Ein VPN kann das Matchmaking in Warzone beeinflussen, indem es die SBMM-Parameter (Skill-Based Matchmaking) anpasst. Durch die Verbindung zu einem weniger frequentierten Server in einem entfernten Land kann das System dazu neigen, Spieler in weniger kompetitive Lobbies zu stecken, was oft als "easy lobby" bezeichnet wird. Dies ermöglicht es Spielern, entspanntere Matches zu erleben ohne gegen hochbegabte Gegner antreten zu müssen.
Für Spieler, die von schwierigen Gegnern überfordert sind oder ihre KD-Ratio in interessanteren Matches verbessern möchten, bietet ein VPN eine willkommene Erleichterung. Wichtig ist dabei, dass dies nicht bedeutet, dass VPN-Nutzer keine Fähigkeiten benötigen; sie müssen weiterhin alle Gegner im Spiel selbst besiegen.
VPNs können auch zusätzliche Vorteile bieten, wenn es um den Schutz vor DDoS-Angriffen oder anderen Online-Bedrohungen geht. Mehr dazu, wie VPNs den Schutz vor Hackerangriffen verbessern, findest du in unserem Artikel darüber. Auch wenn das primäre Ziel der VPN-Nutzung in Warzone darin besteht, angenehmeres Matchmaking zu erleben, profitieren Spieler von der erhöhten Sicherheit ihrer Online-Verbindung.
Während VPNs viele Vorteile bieten können, gibt es auch einige Einschränkungen. Beispielsweise kann es bei der Verwendung eines VPNs zu höheren Latenzen kommen, was die Qualität der Verbindung beeinträchtigen kann. Viele Spieler berichten jedoch, dass spezialisierte Anbieter wie NoLagVPN diese Probleme durch optimierte Serverkonfigurationen minimieren.
Es ist auch wichtig zu beachten, dass kostenlose VPN-Dienste oft nicht geeignet sind, da sie häufig nicht die benötigte Leistung und Sicherheit bieten. Spieler sollten sich stets für vertrauenswürdige Anbieter entscheiden, um das beste Erlebnis zu gewährleisten.
Letztendlich haben VPNs, obwohl sie häufig falsch verstanden werden, keinen negativen Einfluss auf das Fairplay innerhalb von Warzone. Spieler, die ein VPN nutzen, spielen immer noch mit den gleichen Regeln und gleichen Chancen wie ihre Gegner. Sie sind eine legale Methode, um möglicherweise eine andere Art des Matchmakings zu erleben, ohne gegen die Spielregeln zu verstoßen.

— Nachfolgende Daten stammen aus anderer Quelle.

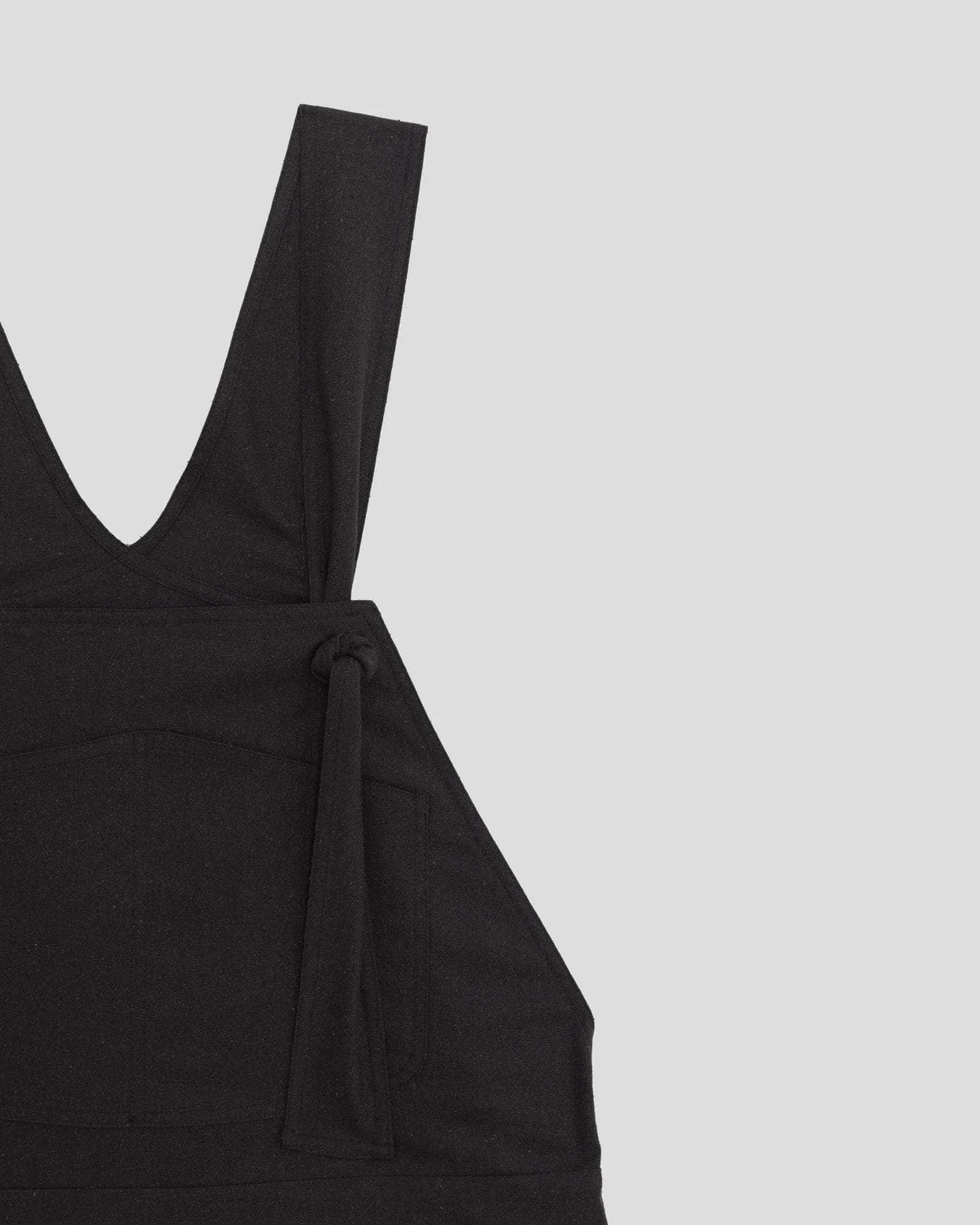 Gren Overalls Dress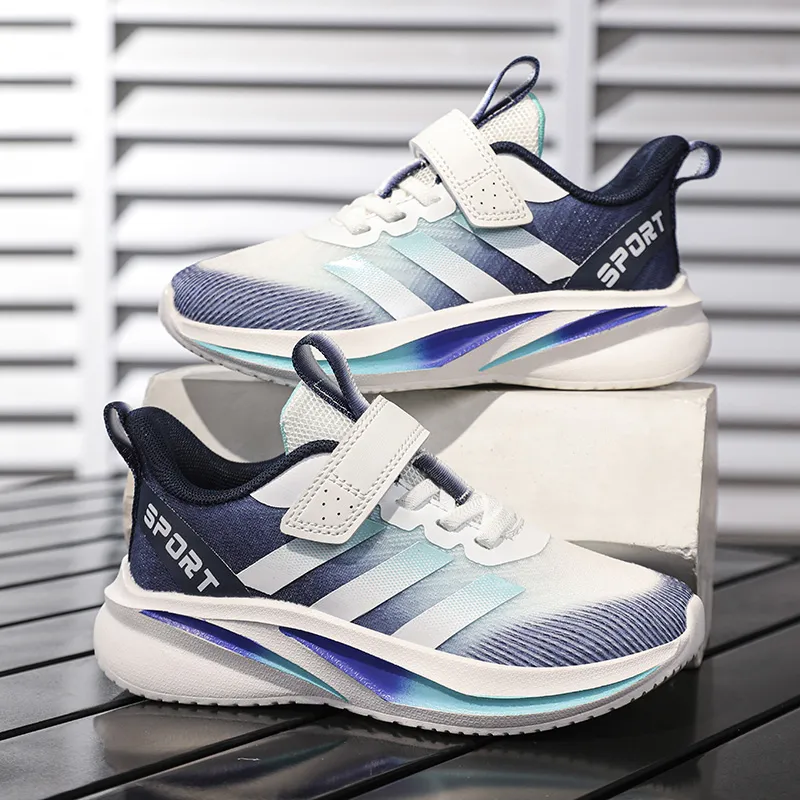 ATONGMU Kids Lifestyle Shoes Kids'-1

VPNs werden nicht als Cheats angesehen, da sie keine unfaire Spielfortschritte bieten. Sie erlauben es den Spielern, ihren Serverstandort zu ändern und damit möglicherweise das Matchmaking zu beeinflussen, ohne gegen die Spielregeln zu verstoßen. Spieler erhalten keinen erhöhten Spielfortschritt, sondern lediglich die Möglichkeit, in weniger herausfordernden Lobbys zu spielen, was insbesondere für jene vorteilhaft ist, die die Spielzeit entspannter genießen möchten.